1º de maio de 1994, outro
domingo de manhãs alegres. Fazia sol e a rotina das corridas de Fórmula 1 abria
a jornada esportiva daquele dia. O Brasil se orgulhava de ter um ídolo mundial entre
os pilotos da categoria e acompanhar as provas era quase obrigação de quem
gostava do esporte. Aquela etapa de Ímola foi palco de acidentes graves,
inclusive com morte, durante os treinamentos. Pairava uma atmosfera sombria no
ar, uma sensação de outros problemas na pista. Mas ninguém, muito menos eu,
esperava uma tragédia envolvendo o nosso Ayrton Senna da Silva. Em frente à TV
eu observei a saída reta do Williams da curva de Tamburello e a pancada nem tão
expressiva. As cenas seguintes mudaram a minha expectativa. O tombamento
estranho da cabeça do Senna e a inércia a seguir pareceram durar uma
eternidade. A interrupção da prova, o socorro e o drama posterior consumiram
cada segundo dos admiradores daquele vingador nacional. Ele representava o
sucesso brasileiro, ainda que em parceria com máquinas estrangeiras. Aquelas intrincadas
simbioses de parafernália mecânica e computadores só alcançavam a perfeição sob
a maestria de um gênio nascido em terra
brasilis. Essa honra carregávamos no peito, dirigindo junto com o Ayrton em
cada ultrapassagem, derrapando e acelerando no limite. Vendo o herói nacional
inerte em seu cockpit, apertou o nó
na garganta.
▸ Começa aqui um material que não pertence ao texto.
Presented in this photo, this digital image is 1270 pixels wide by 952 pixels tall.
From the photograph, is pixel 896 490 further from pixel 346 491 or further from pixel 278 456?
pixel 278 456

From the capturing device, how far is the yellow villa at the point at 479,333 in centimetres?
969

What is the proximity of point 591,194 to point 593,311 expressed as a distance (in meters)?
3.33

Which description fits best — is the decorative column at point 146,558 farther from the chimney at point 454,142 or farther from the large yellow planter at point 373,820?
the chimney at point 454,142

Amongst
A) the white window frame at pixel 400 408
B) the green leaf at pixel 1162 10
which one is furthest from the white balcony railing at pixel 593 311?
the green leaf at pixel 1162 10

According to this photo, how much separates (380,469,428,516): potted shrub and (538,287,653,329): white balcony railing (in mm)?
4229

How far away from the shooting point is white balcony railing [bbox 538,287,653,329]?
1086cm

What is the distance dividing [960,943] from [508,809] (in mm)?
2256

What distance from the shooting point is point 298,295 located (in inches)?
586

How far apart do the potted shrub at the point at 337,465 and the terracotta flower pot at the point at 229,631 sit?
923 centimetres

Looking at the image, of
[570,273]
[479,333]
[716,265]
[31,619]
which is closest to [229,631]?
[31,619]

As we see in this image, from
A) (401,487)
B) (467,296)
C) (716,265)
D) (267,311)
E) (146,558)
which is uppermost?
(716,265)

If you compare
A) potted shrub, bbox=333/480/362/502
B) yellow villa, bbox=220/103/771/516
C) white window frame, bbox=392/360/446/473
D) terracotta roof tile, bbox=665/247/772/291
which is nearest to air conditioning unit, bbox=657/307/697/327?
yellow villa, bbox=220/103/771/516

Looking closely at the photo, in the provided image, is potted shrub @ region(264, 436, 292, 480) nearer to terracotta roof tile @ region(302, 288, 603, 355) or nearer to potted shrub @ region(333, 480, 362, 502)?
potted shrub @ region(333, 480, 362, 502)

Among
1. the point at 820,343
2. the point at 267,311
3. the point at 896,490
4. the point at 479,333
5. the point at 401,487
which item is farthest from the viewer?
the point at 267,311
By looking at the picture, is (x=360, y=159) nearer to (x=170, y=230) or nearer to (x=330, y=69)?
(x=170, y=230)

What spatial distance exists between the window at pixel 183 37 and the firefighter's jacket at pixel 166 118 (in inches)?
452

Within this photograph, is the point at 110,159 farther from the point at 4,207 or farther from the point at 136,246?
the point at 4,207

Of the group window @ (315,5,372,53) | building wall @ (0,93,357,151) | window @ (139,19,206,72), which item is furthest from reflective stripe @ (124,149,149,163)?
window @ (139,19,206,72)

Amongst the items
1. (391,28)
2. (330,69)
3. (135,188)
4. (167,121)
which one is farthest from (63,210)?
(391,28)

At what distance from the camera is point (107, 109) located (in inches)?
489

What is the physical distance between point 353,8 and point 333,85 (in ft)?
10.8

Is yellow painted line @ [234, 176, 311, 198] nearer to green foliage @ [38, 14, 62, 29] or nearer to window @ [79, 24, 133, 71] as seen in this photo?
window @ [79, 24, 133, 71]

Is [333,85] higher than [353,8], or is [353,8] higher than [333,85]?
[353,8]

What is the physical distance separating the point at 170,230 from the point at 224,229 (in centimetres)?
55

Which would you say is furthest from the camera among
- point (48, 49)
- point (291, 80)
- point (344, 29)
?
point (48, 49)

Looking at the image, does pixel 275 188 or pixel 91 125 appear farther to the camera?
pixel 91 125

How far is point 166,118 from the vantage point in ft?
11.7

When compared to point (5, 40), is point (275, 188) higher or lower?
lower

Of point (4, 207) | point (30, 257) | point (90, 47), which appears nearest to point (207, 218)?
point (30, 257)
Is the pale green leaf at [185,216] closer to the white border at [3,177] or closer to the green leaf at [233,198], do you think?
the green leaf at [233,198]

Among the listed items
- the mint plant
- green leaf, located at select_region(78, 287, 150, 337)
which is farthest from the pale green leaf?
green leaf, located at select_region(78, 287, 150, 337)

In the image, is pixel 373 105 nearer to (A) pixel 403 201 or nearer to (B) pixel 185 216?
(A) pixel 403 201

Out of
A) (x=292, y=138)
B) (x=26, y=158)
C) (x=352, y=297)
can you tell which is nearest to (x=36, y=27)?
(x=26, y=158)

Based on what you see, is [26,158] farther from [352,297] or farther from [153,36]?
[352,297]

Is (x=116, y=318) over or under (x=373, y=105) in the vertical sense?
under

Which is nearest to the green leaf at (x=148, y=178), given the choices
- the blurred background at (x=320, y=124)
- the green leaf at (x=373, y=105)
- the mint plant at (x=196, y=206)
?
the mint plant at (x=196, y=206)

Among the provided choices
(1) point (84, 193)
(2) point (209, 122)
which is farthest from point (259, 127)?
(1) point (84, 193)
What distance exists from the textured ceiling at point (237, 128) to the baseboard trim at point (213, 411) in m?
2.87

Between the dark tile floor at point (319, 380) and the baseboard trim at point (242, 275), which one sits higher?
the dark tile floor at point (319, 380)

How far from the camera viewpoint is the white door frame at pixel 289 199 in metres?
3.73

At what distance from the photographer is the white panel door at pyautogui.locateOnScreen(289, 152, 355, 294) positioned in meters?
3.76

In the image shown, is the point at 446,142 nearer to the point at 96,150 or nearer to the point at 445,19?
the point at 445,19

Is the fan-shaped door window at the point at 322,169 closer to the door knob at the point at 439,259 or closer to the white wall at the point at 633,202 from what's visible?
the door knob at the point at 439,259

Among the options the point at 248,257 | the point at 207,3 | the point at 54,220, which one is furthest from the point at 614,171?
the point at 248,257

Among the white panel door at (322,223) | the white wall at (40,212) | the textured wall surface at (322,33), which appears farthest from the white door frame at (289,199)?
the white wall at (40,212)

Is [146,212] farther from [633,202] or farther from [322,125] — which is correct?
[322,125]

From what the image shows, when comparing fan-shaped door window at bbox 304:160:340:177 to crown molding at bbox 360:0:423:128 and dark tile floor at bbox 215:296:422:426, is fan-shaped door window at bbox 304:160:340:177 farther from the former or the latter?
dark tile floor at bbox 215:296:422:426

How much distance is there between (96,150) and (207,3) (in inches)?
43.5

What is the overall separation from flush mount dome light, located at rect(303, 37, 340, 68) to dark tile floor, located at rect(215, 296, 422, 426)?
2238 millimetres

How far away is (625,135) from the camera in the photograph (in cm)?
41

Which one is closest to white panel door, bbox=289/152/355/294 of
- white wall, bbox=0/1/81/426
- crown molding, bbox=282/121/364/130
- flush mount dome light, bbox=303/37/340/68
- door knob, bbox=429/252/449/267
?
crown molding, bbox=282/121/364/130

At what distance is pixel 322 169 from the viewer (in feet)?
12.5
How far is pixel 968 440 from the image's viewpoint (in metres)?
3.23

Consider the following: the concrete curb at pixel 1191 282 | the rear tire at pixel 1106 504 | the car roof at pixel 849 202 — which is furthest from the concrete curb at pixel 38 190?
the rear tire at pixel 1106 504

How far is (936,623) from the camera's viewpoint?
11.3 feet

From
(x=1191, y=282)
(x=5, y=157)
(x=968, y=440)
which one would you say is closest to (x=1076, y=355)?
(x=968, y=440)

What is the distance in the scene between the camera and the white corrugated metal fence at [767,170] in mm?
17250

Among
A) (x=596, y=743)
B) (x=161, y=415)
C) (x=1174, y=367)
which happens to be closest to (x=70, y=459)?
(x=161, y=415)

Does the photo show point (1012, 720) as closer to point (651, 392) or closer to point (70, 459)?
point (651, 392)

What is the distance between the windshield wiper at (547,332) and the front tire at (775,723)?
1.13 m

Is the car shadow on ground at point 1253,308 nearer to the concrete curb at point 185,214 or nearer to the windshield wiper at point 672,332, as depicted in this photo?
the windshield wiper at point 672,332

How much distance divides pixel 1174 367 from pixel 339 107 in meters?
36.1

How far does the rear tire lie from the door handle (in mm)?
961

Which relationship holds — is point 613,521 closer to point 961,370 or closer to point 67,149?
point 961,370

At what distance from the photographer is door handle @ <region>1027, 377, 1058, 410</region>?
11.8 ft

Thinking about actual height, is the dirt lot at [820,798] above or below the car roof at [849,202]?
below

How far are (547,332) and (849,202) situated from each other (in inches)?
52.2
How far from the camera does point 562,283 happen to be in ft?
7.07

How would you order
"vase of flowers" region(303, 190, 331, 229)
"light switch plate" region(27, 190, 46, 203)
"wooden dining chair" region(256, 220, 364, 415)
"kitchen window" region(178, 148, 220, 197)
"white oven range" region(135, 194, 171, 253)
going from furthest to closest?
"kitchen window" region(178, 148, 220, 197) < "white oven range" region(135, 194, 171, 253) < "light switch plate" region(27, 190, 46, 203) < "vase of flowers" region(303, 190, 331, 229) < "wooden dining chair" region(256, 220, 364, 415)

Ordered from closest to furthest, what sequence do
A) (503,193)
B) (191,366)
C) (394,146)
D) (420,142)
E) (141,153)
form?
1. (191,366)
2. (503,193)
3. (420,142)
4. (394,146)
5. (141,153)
A alma lavada em vitórias inesquecíveis turvou de repente,
enlutada pela trapaça da sorte. Mesmo sem a confirmação eu senti a certeza do
desfecho infeliz. Levantei da poltrona, andei até a varanda e, distante
centenas de metros, lá estava um vizinho desolado em outra varanda. A
cumplicidade do sofrimento brasileiro se pronunciou numa rápida troca de
olhares. Abaixamos a cabeça num movimento quase simultâneo, simbolizando dor e
respeito. Fui para o Maracanã com o peso do destino em meus ombros. No trajeto
a notícia se confirmou após um tempo de esperança cruel e dos estertores da
ansiedade. Pela primeira vez um Maracanã lotado por duas torcidas rivais cantou
a uníssona homenagem ao mesmo ídolo. A tristeza embargou a voz e encharcou os
olhos. Sucederam-se dias de baixo astral e lamentação. O sentimento de perda se
assemelhava a um ente querido, afinal o recebíamos em casa domingo sim domingo
não. Enfim, já se foram dezoito anos desde aquele trágico dia. A dor completou
maioridade sem seguir em frente. De lá para cá jamais assisti outra competição
de Fórmula 1. Desde então cumpro esse permanente ato de silêncio. Valeu, Senna.